Your instructions:
What is needed is a faithful copy of all the records.

(Records from a collection)
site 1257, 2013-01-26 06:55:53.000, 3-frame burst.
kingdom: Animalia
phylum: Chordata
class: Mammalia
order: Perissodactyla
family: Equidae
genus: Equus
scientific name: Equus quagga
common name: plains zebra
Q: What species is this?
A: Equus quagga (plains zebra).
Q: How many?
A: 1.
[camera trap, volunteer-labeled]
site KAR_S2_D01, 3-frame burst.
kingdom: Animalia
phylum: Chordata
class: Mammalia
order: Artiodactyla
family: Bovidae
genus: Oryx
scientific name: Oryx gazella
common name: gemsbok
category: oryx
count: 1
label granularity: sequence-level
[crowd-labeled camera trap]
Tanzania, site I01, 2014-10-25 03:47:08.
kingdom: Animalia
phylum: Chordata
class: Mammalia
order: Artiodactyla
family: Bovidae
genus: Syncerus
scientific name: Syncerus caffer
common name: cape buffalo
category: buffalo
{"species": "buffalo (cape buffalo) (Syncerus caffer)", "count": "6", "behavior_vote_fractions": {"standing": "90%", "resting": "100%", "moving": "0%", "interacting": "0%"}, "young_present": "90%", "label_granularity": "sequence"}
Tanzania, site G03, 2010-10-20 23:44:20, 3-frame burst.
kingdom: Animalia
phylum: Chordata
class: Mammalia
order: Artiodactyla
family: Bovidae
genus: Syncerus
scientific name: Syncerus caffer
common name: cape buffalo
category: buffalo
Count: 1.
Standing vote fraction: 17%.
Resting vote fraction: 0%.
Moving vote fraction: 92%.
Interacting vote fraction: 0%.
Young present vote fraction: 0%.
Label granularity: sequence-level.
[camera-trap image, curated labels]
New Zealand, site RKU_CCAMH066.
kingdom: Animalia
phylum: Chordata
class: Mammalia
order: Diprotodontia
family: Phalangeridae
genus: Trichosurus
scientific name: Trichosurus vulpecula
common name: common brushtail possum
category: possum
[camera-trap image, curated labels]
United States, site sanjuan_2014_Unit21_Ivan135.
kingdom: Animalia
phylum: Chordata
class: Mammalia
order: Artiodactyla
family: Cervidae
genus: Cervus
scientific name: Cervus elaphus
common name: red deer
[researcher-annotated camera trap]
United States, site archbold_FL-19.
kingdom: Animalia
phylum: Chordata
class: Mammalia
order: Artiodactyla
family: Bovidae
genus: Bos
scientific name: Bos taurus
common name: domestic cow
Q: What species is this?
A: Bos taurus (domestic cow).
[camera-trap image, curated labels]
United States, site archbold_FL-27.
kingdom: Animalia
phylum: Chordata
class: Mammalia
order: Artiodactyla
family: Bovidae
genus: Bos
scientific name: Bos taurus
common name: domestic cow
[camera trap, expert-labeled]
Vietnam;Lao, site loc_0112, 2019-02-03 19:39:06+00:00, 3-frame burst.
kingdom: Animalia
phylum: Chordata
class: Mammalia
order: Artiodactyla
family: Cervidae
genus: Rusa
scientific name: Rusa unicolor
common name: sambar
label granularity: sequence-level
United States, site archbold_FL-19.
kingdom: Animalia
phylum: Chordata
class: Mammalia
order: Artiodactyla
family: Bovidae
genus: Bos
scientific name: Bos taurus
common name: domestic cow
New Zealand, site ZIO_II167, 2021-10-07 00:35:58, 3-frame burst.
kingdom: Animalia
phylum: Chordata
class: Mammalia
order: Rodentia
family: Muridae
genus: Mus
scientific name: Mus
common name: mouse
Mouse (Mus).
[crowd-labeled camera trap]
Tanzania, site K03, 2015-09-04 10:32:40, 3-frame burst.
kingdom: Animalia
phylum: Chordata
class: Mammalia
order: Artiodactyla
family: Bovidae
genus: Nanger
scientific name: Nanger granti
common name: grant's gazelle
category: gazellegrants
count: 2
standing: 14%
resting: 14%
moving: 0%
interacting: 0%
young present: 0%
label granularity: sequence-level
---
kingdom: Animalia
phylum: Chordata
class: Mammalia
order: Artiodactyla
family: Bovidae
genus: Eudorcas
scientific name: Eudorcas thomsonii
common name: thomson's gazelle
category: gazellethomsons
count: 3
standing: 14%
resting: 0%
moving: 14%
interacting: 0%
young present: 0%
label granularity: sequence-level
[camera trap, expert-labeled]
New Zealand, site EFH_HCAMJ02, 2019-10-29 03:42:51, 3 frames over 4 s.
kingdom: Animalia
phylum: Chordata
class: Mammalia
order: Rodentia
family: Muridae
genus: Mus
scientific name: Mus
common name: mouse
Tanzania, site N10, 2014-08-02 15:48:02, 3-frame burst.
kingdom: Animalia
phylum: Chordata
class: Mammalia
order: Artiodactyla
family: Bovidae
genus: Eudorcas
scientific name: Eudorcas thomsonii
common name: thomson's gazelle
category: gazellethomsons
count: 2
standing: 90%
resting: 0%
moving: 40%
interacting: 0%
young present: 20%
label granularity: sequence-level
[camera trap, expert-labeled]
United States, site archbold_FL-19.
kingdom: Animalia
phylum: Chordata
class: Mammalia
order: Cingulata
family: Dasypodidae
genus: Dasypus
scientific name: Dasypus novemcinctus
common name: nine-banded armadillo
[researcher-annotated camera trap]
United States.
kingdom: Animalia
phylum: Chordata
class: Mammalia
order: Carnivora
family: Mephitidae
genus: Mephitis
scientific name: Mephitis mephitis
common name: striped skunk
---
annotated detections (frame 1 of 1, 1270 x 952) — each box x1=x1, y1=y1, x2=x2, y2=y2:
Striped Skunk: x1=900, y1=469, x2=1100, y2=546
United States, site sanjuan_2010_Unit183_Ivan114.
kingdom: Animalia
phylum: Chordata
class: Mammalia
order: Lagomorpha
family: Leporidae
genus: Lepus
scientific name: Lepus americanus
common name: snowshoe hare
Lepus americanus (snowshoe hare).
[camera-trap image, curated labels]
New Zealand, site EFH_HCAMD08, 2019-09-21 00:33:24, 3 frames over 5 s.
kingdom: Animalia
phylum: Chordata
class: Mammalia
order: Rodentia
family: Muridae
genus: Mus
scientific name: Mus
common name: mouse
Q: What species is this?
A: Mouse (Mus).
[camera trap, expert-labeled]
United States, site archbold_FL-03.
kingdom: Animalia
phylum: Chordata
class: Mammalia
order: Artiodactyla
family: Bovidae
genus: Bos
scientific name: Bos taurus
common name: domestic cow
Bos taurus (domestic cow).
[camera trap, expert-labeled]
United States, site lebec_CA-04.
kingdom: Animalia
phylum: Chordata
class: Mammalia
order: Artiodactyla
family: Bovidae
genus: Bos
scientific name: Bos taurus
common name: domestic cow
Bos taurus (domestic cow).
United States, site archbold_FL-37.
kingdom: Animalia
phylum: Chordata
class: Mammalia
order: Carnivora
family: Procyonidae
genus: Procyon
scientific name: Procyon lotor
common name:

Answer box:
site 1257, 2013-01-26 06:55:53.000, 3-frame burst.
kingdom: Animalia
phylum: Chordata
class: Mammalia
order: Perissodactyla
family: Equidae
genus: Equus
scientific name: Equus quagga
common name: plains zebra
Q: What species is this?
A: Equus quagga (plains zebra).
Q: How many?
A: 1.
[camera trap, volunteer-labeled]
site KAR_S2_D01, 3-frame burst.
kingdom: Animalia
phylum: Chordata
class: Mammalia
order: Artiodactyla
family: Bovidae
genus: Oryx
scientific name: Oryx gazella
common name: gemsbok
category: oryx
count: 1
label granularity: sequence-level
[crowd-labeled camera trap]
Tanzania, site I01, 2014-10-25 03:47:08.
kingdom: Animalia
phylum: Chordata
class: Mammalia
order: Artiodactyla
family: Bovidae
genus: Syncerus
scientific name: Syncerus caffer
common name: cape buffalo
category: buffalo
{"species": "buffalo (cape buffalo) (Syncerus caffer)", "count": "6", "behavior_vote_fractions": {"standing": "90%", "resting": "100%", "moving": "0%", "interacting": "0%"}, "young_present": "90%", "label_granularity": "sequence"}
Tanzania, site G03, 2010-10-20 23:44:20, 3-frame burst.
kingdom: Animalia
phylum: Chordata
class: Mammalia
order: Artiodactyla
family: Bovidae
genus: Syncerus
scientific name: Syncerus caffer
common name: cape buffalo
category: buffalo
Count: 1.
Standing vote fraction: 17%.
Resting vote fraction: 0%.
Moving vote fraction: 92%.
Interacting vote fraction: 0%.
Young present vote fraction: 0%.
Label granularity: sequence-level.
[camera-trap image, curated labels]
New Zealand, site RKU_CCAMH066.
kingdom: Animalia
phylum: Chordata
class: Mammalia
order: Diprotodontia
family: Phalangeridae
genus: Trichosurus
scientific name: Trichosurus vulpecula
common name: common brushtail possum
category: possum
[camera-trap image, curated labels]
United States, site sanjuan_2014_Unit21_Ivan135.
kingdom: Animalia
phylum: Chordata
class: Mammalia
order: Artiodactyla
family: Cervidae
genus: Cervus
scientific name: Cervus elaphus
common name: red deer
[researcher-annotated camera trap]
United States, site archbold_FL-19.
kingdom: Animalia
phylum: Chordata
class: Mammalia
order: Artiodactyla
family: Bovidae
genus: Bos
scientific name: Bos taurus
common name: domestic cow
Q: What species is this?
A: Bos taurus (domestic cow).
[camera-trap image, curated labels]
United States, site archbold_FL-27.
kingdom: Animalia
phylum: Chordata
class: Mammalia
order: Artiodactyla
family: Bovidae
genus: Bos
scientific name: Bos taurus
common name: domestic cow
[camera trap, expert-labeled]
Vietnam;Lao, site loc_0112, 2019-02-03 19:39:06+00:00, 3-frame burst.
kingdom: Animalia
phylum: Chordata
class: Mammalia
order: Artiodactyla
family: Cervidae
genus: Rusa
scientific name: Rusa unicolor
common name: sambar
label granularity: sequence-level
United States, site archbold_FL-19.
kingdom: Animalia
phylum: Chordata
class: Mammalia
order: Artiodactyla
family: Bovidae
genus: Bos
scientific name: Bos taurus
common name: domestic cow
New Zealand, site ZIO_II167, 2021-10-07 00:35:58, 3-frame burst.
kingdom: Animalia
phylum: Chordata
class: Mammalia
order: Rodentia
family: Muridae
genus: Mus
scientific name: Mus
common name: mouse
Mouse (Mus).
[crowd-labeled camera trap]
Tanzania, site K03, 2015-09-04 10:32:40, 3-frame burst.
kingdom: Animalia
phylum: Chordata
class: Mammalia
order: Artiodactyla
family: Bovidae
genus: Nanger
scientific name: Nanger granti
common name: grant's gazelle
category: gazellegrants
count: 2
standing: 14%
resting: 14%
moving: 0%
interacting: 0%
young present: 0%
label granularity: sequence-level
---
kingdom: Animalia
phylum: Chordata
class: Mammalia
order: Artiodactyla
family: Bovidae
genus: Eudorcas
scientific name: Eudorcas thomsonii
common name: thomson's gazelle
category: gazellethomsons
count: 3
standing: 14%
resting: 0%
moving: 14%
interacting: 0%
young present: 0%
label granularity: sequence-level
[camera trap, expert-labeled]
New Zealand, site EFH_HCAMJ02, 2019-10-29 03:42:51, 3 frames over 4 s.
kingdom: Animalia
phylum: Chordata
class: Mammalia
order: Rodentia
family: Muridae
genus: Mus
scientific name: Mus
common name: mouse
Tanzania, site N10, 2014-08-02 15:48:02, 3-frame burst.
kingdom: Animalia
phylum: Chordata
class: Mammalia
order: Artiodactyla
family: Bovidae
genus: Eudorcas
scientific name: Eudorcas thomsonii
common name: thomson's gazelle
category: gazellethomsons
count: 2
standing: 90%
resting: 0%
moving: 40%
interacting: 0%
young present: 20%
label granularity: sequence-level
[camera trap, expert-labeled]
United States, site archbold_FL-19.
kingdom: Animalia
phylum: Chordata
class: Mammalia
order: Cingulata
family: Dasypodidae
genus: Dasypus
scientific name: Dasypus novemcinctus
common name: nine-banded armadillo
[researcher-annotated camera trap]
United States.
kingdom: Animalia
phylum: Chordata
class: Mammalia
order: Carnivora
family: Mephitidae
genus: Mephitis
scientific name: Mephitis mephitis
common name: striped skunk
---
annotated detections (frame 1 of 1, 1270 x 952) — each box x1=x1, y1=y1, x2=x2, y2=y2:
Striped Skunk: x1=900, y1=469, x2=1100, y2=546
United States, site sanjuan_2010_Unit183_Ivan114.
kingdom: Animalia
phylum: Chordata
class: Mammalia
order: Lagomorpha
family: Leporidae
genus: Lepus
scientific name: Lepus americanus
common name: snowshoe hare
Lepus americanus (snowshoe hare).
[camera-trap image, curated labels]
New Zealand, site EFH_HCAMD08, 2019-09-21 00:33:24, 3 frames over 5 s.
kingdom: Animalia
phylum: Chordata
class: Mammalia
order: Rodentia
family: Muridae
genus: Mus
scientific name: Mus
common name: mouse
Q: What species is this?
A: Mouse (Mus).
[camera trap, expert-labeled]
United States, site archbold_FL-03.
kingdom: Animalia
phylum: Chordata
class: Mammalia
order: Artiodactyla
family: Bovidae
genus: Bos
scientific name: Bos taurus
common name: domestic cow
Bos taurus (domestic cow).
[camera trap, expert-labeled]
United States, site lebec_CA-04.
kingdom: Animalia
phylum: Chordata
class: Mammalia
order: Artiodactyla
family: Bovidae
genus: Bos
scientific name: Bos taurus
common name: domestic cow
Bos taurus (domestic cow).
United States, site archbold_FL-37.
kingdom: Animalia
phylum: Chordata
class: Mammalia
order: Carnivora
family: Procyonidae
genus: Procyon
scientific name: Procyon lotor
common name:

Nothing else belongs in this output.